Australian politician

Daniel Connor (1831 – 12 January 1898) was an Irish convict transported to colonial Western Australia, who would go on to become one of the wealthiest, and most successful men in the region.

Daniel Connor was born in County Kerry, Ireland in 1831. Nothing is known of his early life, but on 20 June 1850, he was sentenced to seven years' transportation for sheep stealing. He arrived in Western Australia on on 30 August 1853. During his time as a convict he went by the surname Connors "to confuse researchers of his history in later years". Connor received his ticket of leave on 11 August 1854 and his conditional pardon on 17 November 1855. In 1859, he married Catherine Conway (1835–1916).

Connor worked as a hawker until 1861, then bought land in Newcastle (now Toodyay), upon which he built a small store. He later purchased a number of other town lots and built upon a number of them. In 1870, he had a steam mill built, and over the next decade gained control over a number of large rural estates by lending money to the owners.
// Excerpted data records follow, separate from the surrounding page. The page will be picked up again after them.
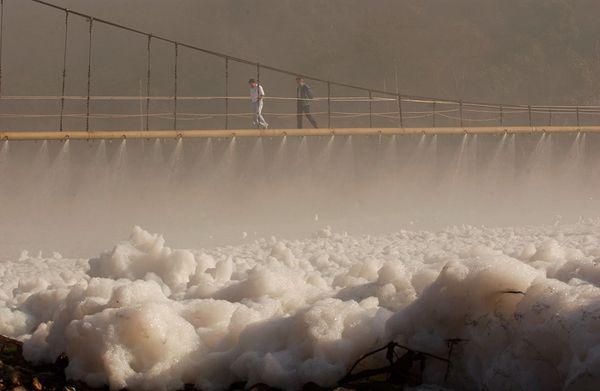 巴西提亚特河上的疯狂毒沫,触目惊心(组图) - 刻薄嘴 - 刻薄嘴的网易博客:看世界
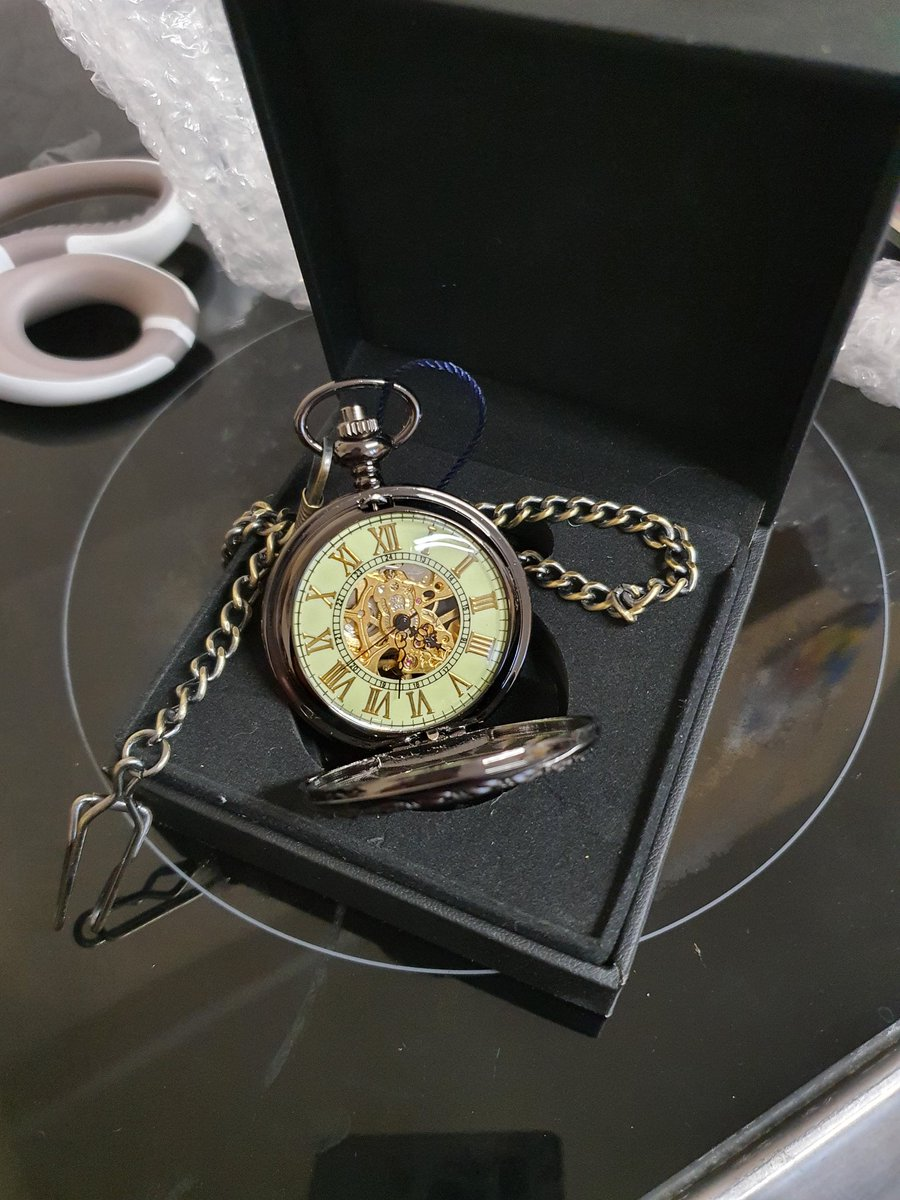 So I invested in a decent pocket watch for steampunk fem Barbatos cosplay and I think I'm in love  #obeyme #obeymeshallwedate #swd #obeymecosplayer #obeymecosplay #barbatos #barbatosgenderbend #steampunk #steampunkbarbatos #ukcosplayer #cosplay #cosplaybuild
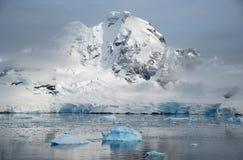 Paisaje antártico con el mar tranquilo Foto de archivo libre de regalías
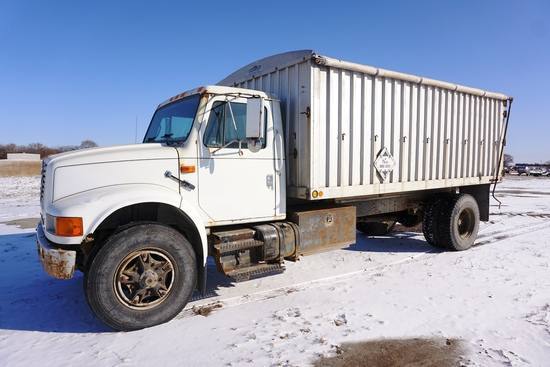 1992 International Model 4900 4x2 Single Axle Grain Truck, VIN# 1HTSDPPPXNH434575, Diesel Engine,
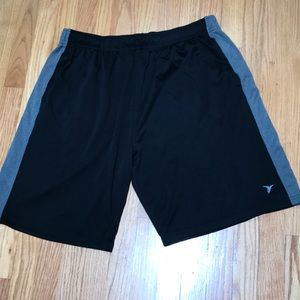 Old Navy Men Athletic Shorts Size XL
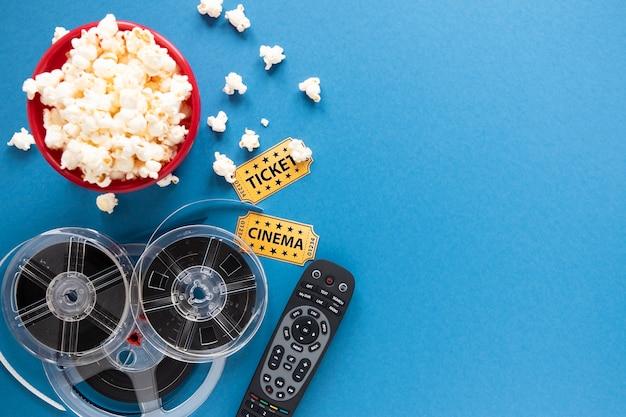 Arranjo de elementos do cinema em fundo azul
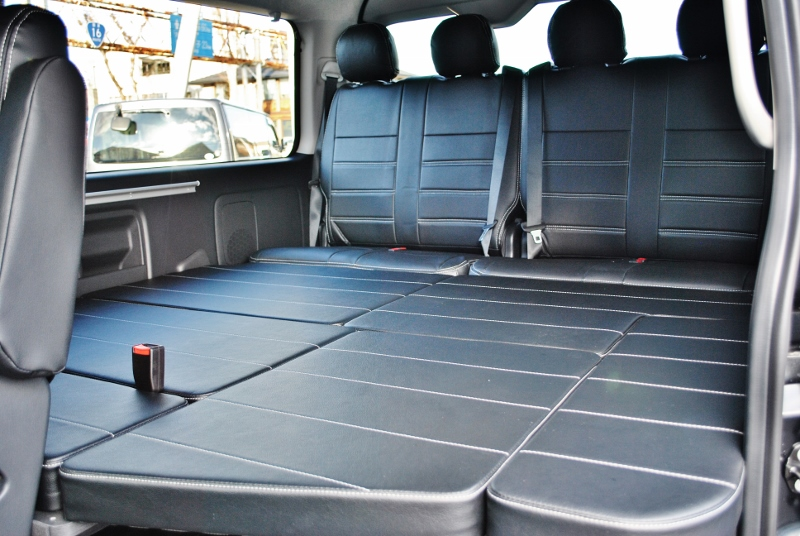 車中泊もできる優れた車内♪ | トヨタ ハイエース 2.7 GL ロング ミドルルーフ セーフティー付き Ver1施工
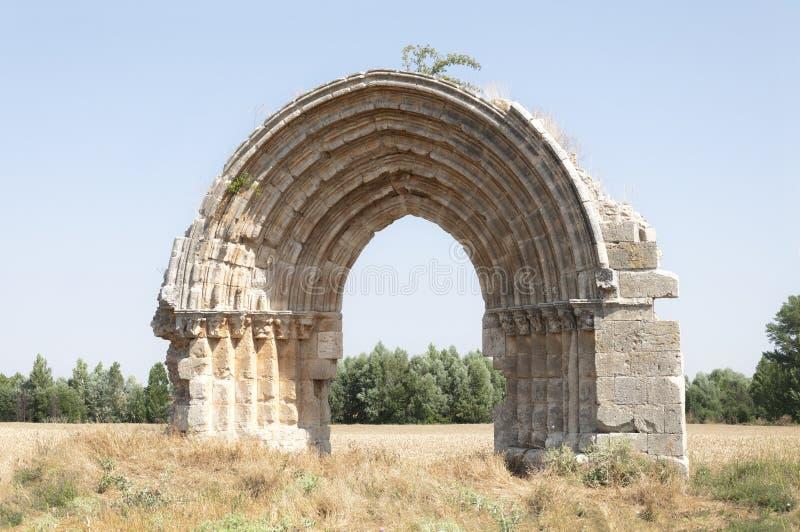 Ruinas de un arco medieval fotografía de archivo libre de regalías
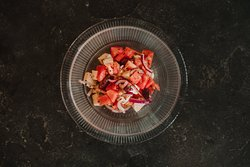 "Ensalada ""griega"" con queso feta, tomate, cebolla morada, aceituna negra de Kalamata y pepino."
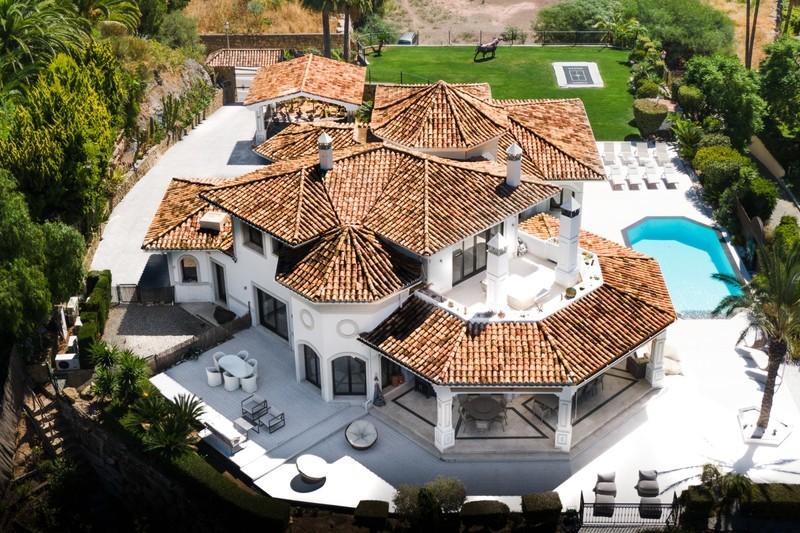 4 bed Property For Sale in La Quinta, Costa del Sol - 1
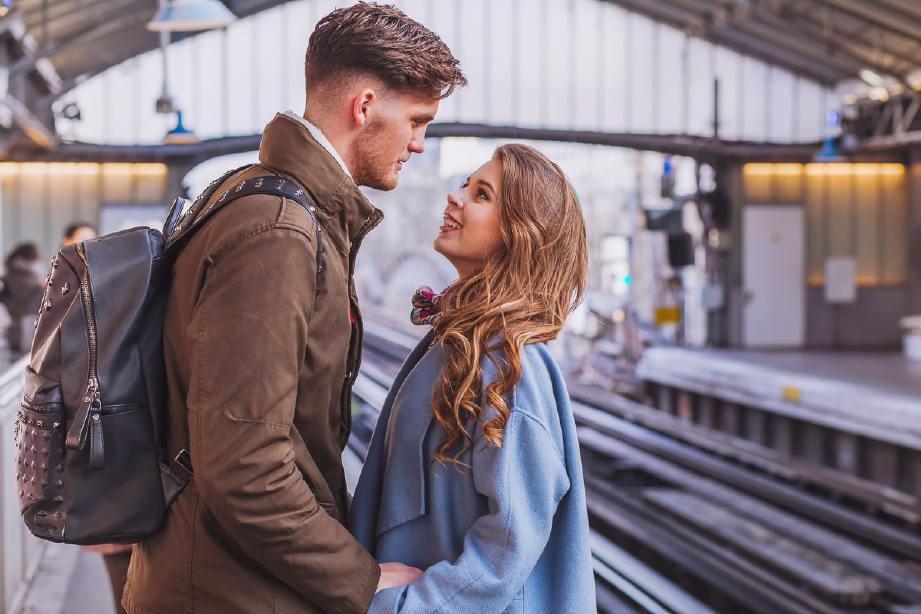 SUAMI isteri perlu yakin bahawa cinta sejati tidak dapat dipisahkan oleh jarak dan masa. - FOTO Google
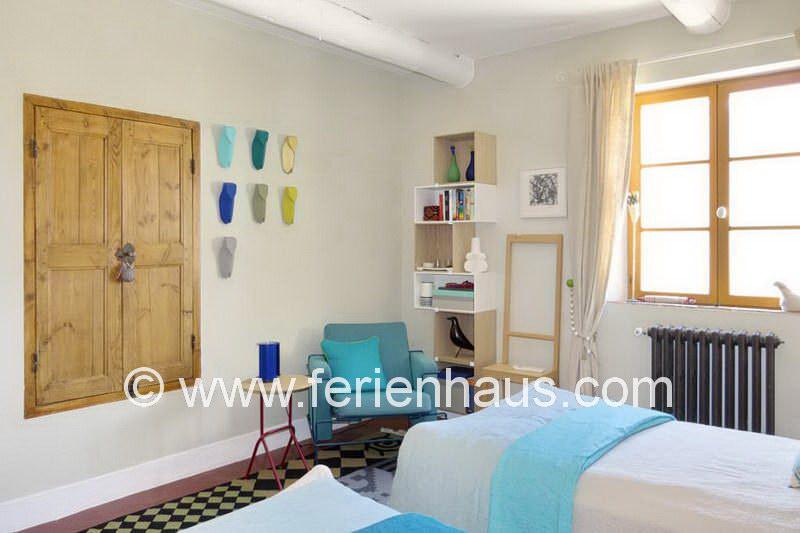 Schlafzimmer mit Einzelbett im Obergeschoss des Ferienhauses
He purchased the Freemason's Hotel in 1873.

Connor became active in public affairs; he was a member (and chairman in 1880) of the Toodyay Road Board from 1871 until his death in 1898. He was also a member of the Newcastle Municipal Council and served on the Toodyay Education Board.

During the 1880s, Connor sold many of his Newcastle properties and invested in land at Perth and Fremantle. In 1883, he bought the Shamrock Hotel. Later that year, his daughter Teresa married Timothy Quinlan, and Connor and Quinlan went into partnership. By the 1890s, Connor was one of the largest landowners in central Perth. When he died at his home on 12 January 1898, his estate was valued at over £76,000.

Connor's eldest son, Michael, who took the surname O'Connor, presumably to obscure his convict parentage, became a Member of the Western Australian Legislative Assembly.

== Family ==
Daniel Connor and his wife Catherine, née Conway, had three sons – the eldest, Michael, became a politician – and four daughters, the eldest of whom, Teresa, married the businessman and politician Timothy Quinlan.